No campo do crédito, poucos se destacaram tanto quanto o Nubank, que conseguiu escalar seu modelo de cartão de crédito de maneira inteligente, combinando análise de dados em tempo real com decisões de risco mais rápidas, e pavimentou o caminho para um modelo de negócios rentável num mercado com altíssimo custo de capital e inadimplência estrutural, o que também explica por que outros players, como Starling no Reino Unido, optaram por desenvolver carteiras de crédito diversificadas, incluindo overdrafts, empréstimos pessoais e linhas para PMEs.
Mesmo com toda essa evolução, os desafios permanecem latentes, já que a aquisição de clientes continua cara, a monetização nem sempre acompanha o ritmo de crescimento, e a regulação aumentou, principalmente em temas como KYC e AML, o que levou alguns neobanks a enfrentarem investigações e limitações operacionais em mercados estratégicos.

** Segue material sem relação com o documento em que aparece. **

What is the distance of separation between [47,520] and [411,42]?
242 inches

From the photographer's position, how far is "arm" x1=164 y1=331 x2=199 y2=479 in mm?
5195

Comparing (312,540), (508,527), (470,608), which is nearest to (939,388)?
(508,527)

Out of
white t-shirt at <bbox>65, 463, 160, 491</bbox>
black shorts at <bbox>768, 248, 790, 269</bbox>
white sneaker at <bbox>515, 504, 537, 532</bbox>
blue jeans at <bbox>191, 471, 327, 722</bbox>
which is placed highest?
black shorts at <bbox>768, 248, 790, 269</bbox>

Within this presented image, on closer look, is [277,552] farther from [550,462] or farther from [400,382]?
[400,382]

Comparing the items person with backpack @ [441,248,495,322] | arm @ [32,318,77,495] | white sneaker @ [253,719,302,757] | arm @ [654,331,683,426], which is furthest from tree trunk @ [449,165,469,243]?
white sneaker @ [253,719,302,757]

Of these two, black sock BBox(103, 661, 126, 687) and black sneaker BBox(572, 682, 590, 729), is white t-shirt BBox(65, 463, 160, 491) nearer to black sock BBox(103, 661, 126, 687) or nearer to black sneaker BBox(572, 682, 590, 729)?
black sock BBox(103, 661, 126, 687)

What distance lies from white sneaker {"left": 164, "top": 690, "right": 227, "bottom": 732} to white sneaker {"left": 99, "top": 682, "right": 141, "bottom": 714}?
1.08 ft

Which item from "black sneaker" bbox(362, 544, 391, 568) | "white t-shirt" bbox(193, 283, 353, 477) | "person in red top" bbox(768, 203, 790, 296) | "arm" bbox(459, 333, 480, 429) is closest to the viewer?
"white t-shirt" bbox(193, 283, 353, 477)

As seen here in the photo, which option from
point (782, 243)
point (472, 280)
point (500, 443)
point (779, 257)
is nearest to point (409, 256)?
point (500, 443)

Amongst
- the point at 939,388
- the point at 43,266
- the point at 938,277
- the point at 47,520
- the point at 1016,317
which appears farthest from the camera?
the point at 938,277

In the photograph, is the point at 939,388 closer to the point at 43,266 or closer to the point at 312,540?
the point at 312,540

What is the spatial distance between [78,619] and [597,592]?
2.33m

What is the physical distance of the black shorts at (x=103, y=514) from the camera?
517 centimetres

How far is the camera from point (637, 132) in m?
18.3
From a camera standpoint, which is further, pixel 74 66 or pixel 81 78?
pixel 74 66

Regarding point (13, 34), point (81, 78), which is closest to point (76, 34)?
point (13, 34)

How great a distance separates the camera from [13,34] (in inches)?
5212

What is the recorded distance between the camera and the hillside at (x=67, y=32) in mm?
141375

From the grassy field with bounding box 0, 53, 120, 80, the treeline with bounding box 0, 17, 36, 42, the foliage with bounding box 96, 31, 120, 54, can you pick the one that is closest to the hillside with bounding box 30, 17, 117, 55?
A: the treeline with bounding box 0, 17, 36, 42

O que fica claro é que à medida que o setor amadurece, os neobanks se afastam da euforia da disrupção inicial e se aproximam mais de uma “engenharia da sustentabilidade”, ou seja, o desafio agora não é mais provar que é possível operar sem agências, transparência total ou melhores experiências para os usuários, mas sim construir ecossistemas financeiros resilientes, que combinem margem, escala e relevância em um ambiente cada vez mais regulado, competitivo e sensível à confiança do usuário. Como escrevi na edição dos super apps: é alinhar-se a uma estratégia para transformar um consumidor pontual em um consumidor de ecossistema.